This 'Gayborhood Guru' shares LGBTQ history so it will be 'harder to erase'
PHILADELPHIA — Before the Stonewall Riots of 1969 energized the gay rights movement, LGBTQ women and men marched in front of Philadelphia's historic Independence Hall on the Fourth of July every year from 1965 to 1969 to demand civil rights.
"The Reminder Day protests were the first regularly organized and regularly recurring demonstrations for gay rights in the country," historian Bob Skiba said.
Skiba has been preserving and promoting Philadelphia's vibrant LGBTQ history for the last two decades. As the curator of collections at the John J. Wilcox, Jr.

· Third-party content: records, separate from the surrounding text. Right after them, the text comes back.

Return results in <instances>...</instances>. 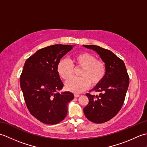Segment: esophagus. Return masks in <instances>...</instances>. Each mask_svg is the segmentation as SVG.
<instances>
[{"instance_id": "esophagus-1", "label": "esophagus", "mask_w": 147, "mask_h": 147, "mask_svg": "<svg viewBox=\"0 0 147 147\" xmlns=\"http://www.w3.org/2000/svg\"><path fill=\"white\" fill-rule=\"evenodd\" d=\"M80 96V95H78V94H74V97L75 98H78V97H79Z\"/></svg>"}]
</instances>
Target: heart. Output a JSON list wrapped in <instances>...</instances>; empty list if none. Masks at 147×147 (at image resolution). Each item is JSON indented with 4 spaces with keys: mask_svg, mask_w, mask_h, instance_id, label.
<instances>
[{
    "mask_svg": "<svg viewBox=\"0 0 147 147\" xmlns=\"http://www.w3.org/2000/svg\"><path fill=\"white\" fill-rule=\"evenodd\" d=\"M72 64L66 60H61L57 65V72L64 80L73 76L74 67H82L80 78H72L65 83V88L71 92L82 93L88 88L90 83L96 85L100 83L105 75L106 66L104 62L96 60L95 55L88 52H82L74 55Z\"/></svg>",
    "mask_w": 147,
    "mask_h": 147,
    "instance_id": "obj_1",
    "label": "heart"
}]
</instances>
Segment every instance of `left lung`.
<instances>
[{
    "mask_svg": "<svg viewBox=\"0 0 147 147\" xmlns=\"http://www.w3.org/2000/svg\"><path fill=\"white\" fill-rule=\"evenodd\" d=\"M99 55L106 66L102 82L92 90L99 95L86 93L88 105L83 109L86 117L95 123H103L113 118L122 107L128 88L129 78L124 62L109 50L96 45H85Z\"/></svg>",
    "mask_w": 147,
    "mask_h": 147,
    "instance_id": "obj_1",
    "label": "left lung"
}]
</instances>
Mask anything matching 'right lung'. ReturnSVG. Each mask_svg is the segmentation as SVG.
Masks as SVG:
<instances>
[{"instance_id": "1", "label": "right lung", "mask_w": 147, "mask_h": 147, "mask_svg": "<svg viewBox=\"0 0 147 147\" xmlns=\"http://www.w3.org/2000/svg\"><path fill=\"white\" fill-rule=\"evenodd\" d=\"M74 45L56 44L36 51L24 63L20 86L30 112L47 124L60 123L67 113L68 103L73 93H59L63 83L57 72L61 58Z\"/></svg>"}]
</instances>
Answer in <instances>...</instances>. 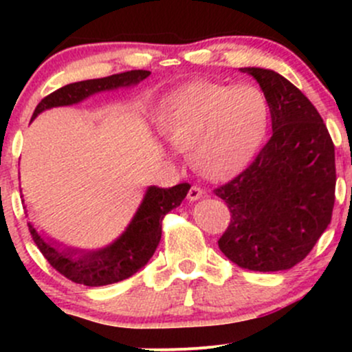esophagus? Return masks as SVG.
<instances>
[{"instance_id": "1", "label": "esophagus", "mask_w": 352, "mask_h": 352, "mask_svg": "<svg viewBox=\"0 0 352 352\" xmlns=\"http://www.w3.org/2000/svg\"><path fill=\"white\" fill-rule=\"evenodd\" d=\"M204 190H201L200 187H197V185H193L192 188L188 190V200L190 201H195V200H199V199H201V197H204Z\"/></svg>"}]
</instances>
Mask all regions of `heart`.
Segmentation results:
<instances>
[{"label": "heart", "mask_w": 352, "mask_h": 352, "mask_svg": "<svg viewBox=\"0 0 352 352\" xmlns=\"http://www.w3.org/2000/svg\"><path fill=\"white\" fill-rule=\"evenodd\" d=\"M268 122V100L254 86L192 80L168 92L155 109L165 142L188 151L195 170L212 180L228 179L252 160Z\"/></svg>", "instance_id": "obj_1"}]
</instances>
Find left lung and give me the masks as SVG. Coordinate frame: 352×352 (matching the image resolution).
<instances>
[{"instance_id":"left-lung-1","label":"left lung","mask_w":352,"mask_h":352,"mask_svg":"<svg viewBox=\"0 0 352 352\" xmlns=\"http://www.w3.org/2000/svg\"><path fill=\"white\" fill-rule=\"evenodd\" d=\"M240 71L260 84L273 134L248 168L215 190L230 210L218 246L240 268L281 272L305 260L331 223L334 145L316 107L288 79L263 67Z\"/></svg>"}]
</instances>
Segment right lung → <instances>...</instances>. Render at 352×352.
Listing matches in <instances>:
<instances>
[{
  "mask_svg": "<svg viewBox=\"0 0 352 352\" xmlns=\"http://www.w3.org/2000/svg\"><path fill=\"white\" fill-rule=\"evenodd\" d=\"M148 76L151 71L137 69L109 78L67 84L44 98L34 109L31 120L47 109L72 106L98 92L135 86ZM188 190V184H179L172 188H159L155 185L148 187L145 190L142 204L139 205L122 235L99 250L72 248L39 233L33 223H28V227L39 252L50 261L52 268L58 270L67 280L86 286L112 285L132 276L147 265L162 236L164 217L170 210L179 207L182 200L187 197Z\"/></svg>",
  "mask_w": 352,
  "mask_h": 352,
  "instance_id": "1",
  "label": "right lung"
}]
</instances>
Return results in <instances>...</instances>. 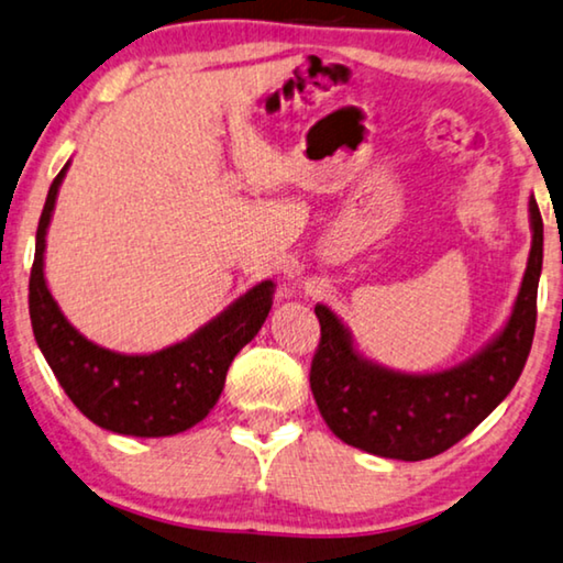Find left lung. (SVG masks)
I'll use <instances>...</instances> for the list:
<instances>
[{
  "label": "left lung",
  "mask_w": 563,
  "mask_h": 563,
  "mask_svg": "<svg viewBox=\"0 0 563 563\" xmlns=\"http://www.w3.org/2000/svg\"><path fill=\"white\" fill-rule=\"evenodd\" d=\"M531 254L508 322L487 345L446 371L401 373L357 353L330 307L317 305L322 340L309 386L332 434L388 460L419 462L450 450L490 417L523 373L536 332V295L543 264V221L533 195Z\"/></svg>",
  "instance_id": "left-lung-1"
}]
</instances>
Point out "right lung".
<instances>
[{"instance_id":"right-lung-1","label":"right lung","mask_w":563,"mask_h":563,"mask_svg":"<svg viewBox=\"0 0 563 563\" xmlns=\"http://www.w3.org/2000/svg\"><path fill=\"white\" fill-rule=\"evenodd\" d=\"M70 162L55 177L37 223L30 320L37 347L65 394L96 427L124 437H173L195 427L221 398L228 365L256 338L272 309V282H258L190 338L157 353L126 355L73 328L45 282V235Z\"/></svg>"}]
</instances>
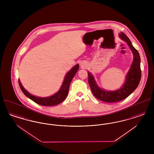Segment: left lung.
Masks as SVG:
<instances>
[{
  "mask_svg": "<svg viewBox=\"0 0 154 154\" xmlns=\"http://www.w3.org/2000/svg\"><path fill=\"white\" fill-rule=\"evenodd\" d=\"M119 36L126 42L134 56L132 65L127 74L125 82L122 87L114 91H105L97 86L94 76L88 72V82L92 94L96 98L104 102H117L126 99L138 87L141 80V71L139 52L132 45L131 40L124 33L121 32L119 34Z\"/></svg>",
  "mask_w": 154,
  "mask_h": 154,
  "instance_id": "obj_1",
  "label": "left lung"
}]
</instances>
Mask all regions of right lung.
<instances>
[{"mask_svg": "<svg viewBox=\"0 0 154 154\" xmlns=\"http://www.w3.org/2000/svg\"><path fill=\"white\" fill-rule=\"evenodd\" d=\"M79 69V65L78 64L74 66L66 74V76L62 83V85L59 89L58 92L55 94L54 95L50 97H37L35 96L31 95L25 88H23L20 80H18L19 85L24 95L26 97H29L30 99L33 100L34 102L38 104L44 106H55L62 102L66 99L68 94L69 86L71 83V81L72 80L75 73L77 72Z\"/></svg>", "mask_w": 154, "mask_h": 154, "instance_id": "add662e5", "label": "right lung"}]
</instances>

LGBT Archives, Skiba works with an incredibly diverse range of archival material, from early LGBTQ publications to political buttons to personal photo albums and correspondence. It is this last category that Skiba loves most.
"We can always examine the same nationally important figures that people have gone over and over, but I love going through people's personal collections because it tells me how they dealt with being different in their time period, in their milieu, in their society," Skiba said.
Skiba's commitment to the city's LGBTQ history extends beyond the archives. Skiba also authors a historical blog, "The Gayborhood Guru," and gives tours of Philadelphia's historic Gayborhood.
"I like to think if I keep on telling these stories, if we document our history, if we document who we are, it's going to be harder and harder to erase or even to ignore."